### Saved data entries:
↓
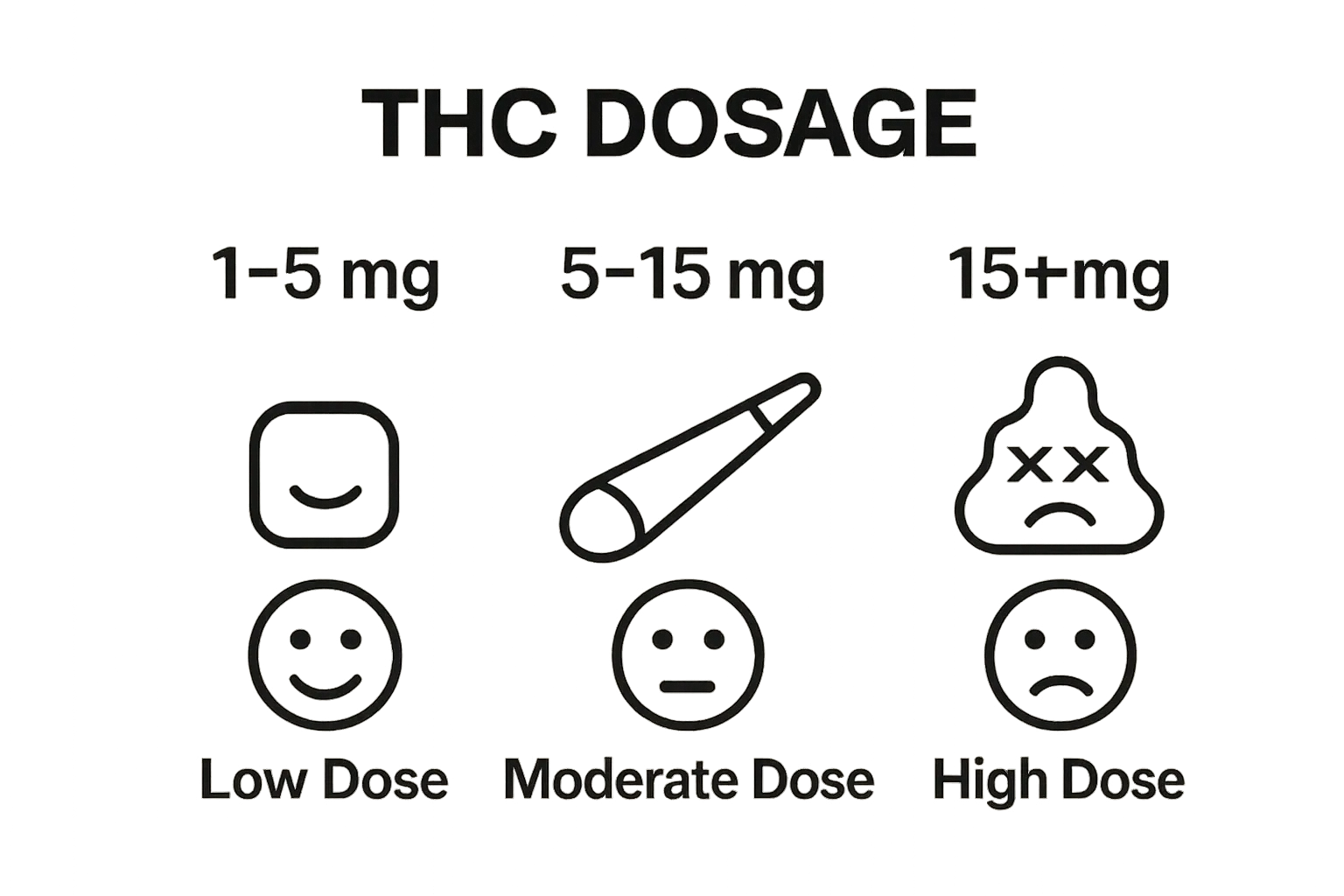 THC DOSAGE

1–5 mg

5–15 mg

15+mg

Low Dose

Moderate Dose

High Dose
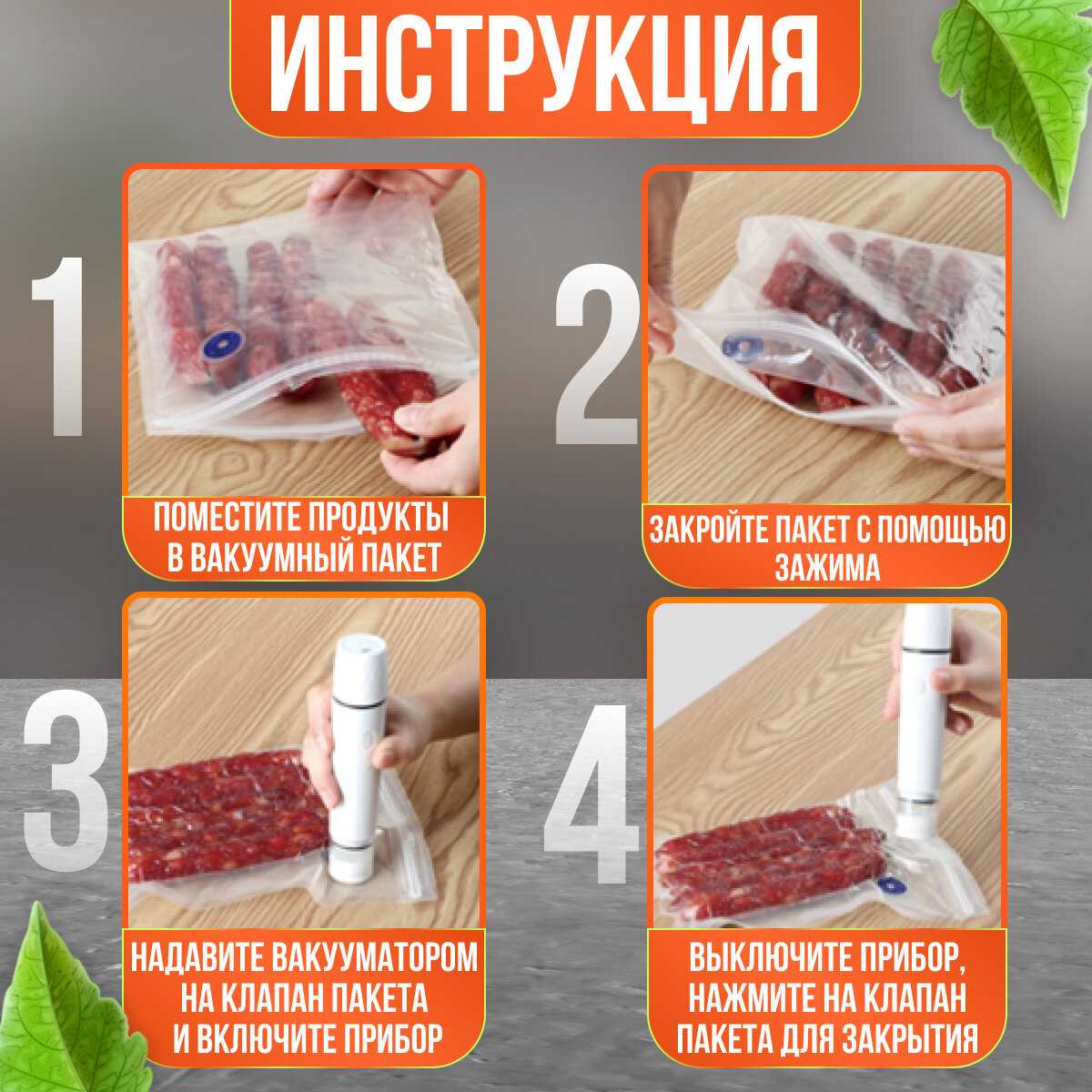 ИНСТРУКЦИЯ

1

ПОМЕСТИТЕ ПРОДУКТЫ В ВАКУУМНЫЙ ПАКЕТ

2

ЗАКРОЙТЕ ПАКЕТ С ПОМОЩЬЮ ЗАЖИМА

3

НАДАВИТЕ ВАКУУМАТОРОМ НА КЛАПАН ПАКЕТА И ВКЛЮЧИТЕ ПРИБОР

4

ВЫКЛЮЧИТЕ ПРИБОР, НАЖМИТЕ НА КЛАПАН ПАКЕТА ДЛЯ ЗАКРЫТИЯ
↑
### Exercise:
For every record above, repeat the text exactly and omit any picture.

### Exercise solution:
 THC DOSAGE

1–5 mg

5–15 mg

15+mg

Low Dose

Moderate Dose

High Dose
 ИНСТРУКЦИЯ

1

ПОМЕСТИТЕ ПРОДУКТЫ В ВАКУУМНЫЙ ПАКЕТ

2

ЗАКРОЙТЕ ПАКЕТ С ПОМОЩЬЮ ЗАЖИМА

3

НАДАВИТЕ ВАКУУМАТОРОМ НА КЛАПАН ПАКЕТА И ВКЛЮЧИТЕ ПРИБОР

4

ВЫКЛЮЧИТЕ ПРИБОР, НАЖМИТЕ НА КЛАПАН ПАКЕТА ДЛЯ ЗАКРЫТИЯ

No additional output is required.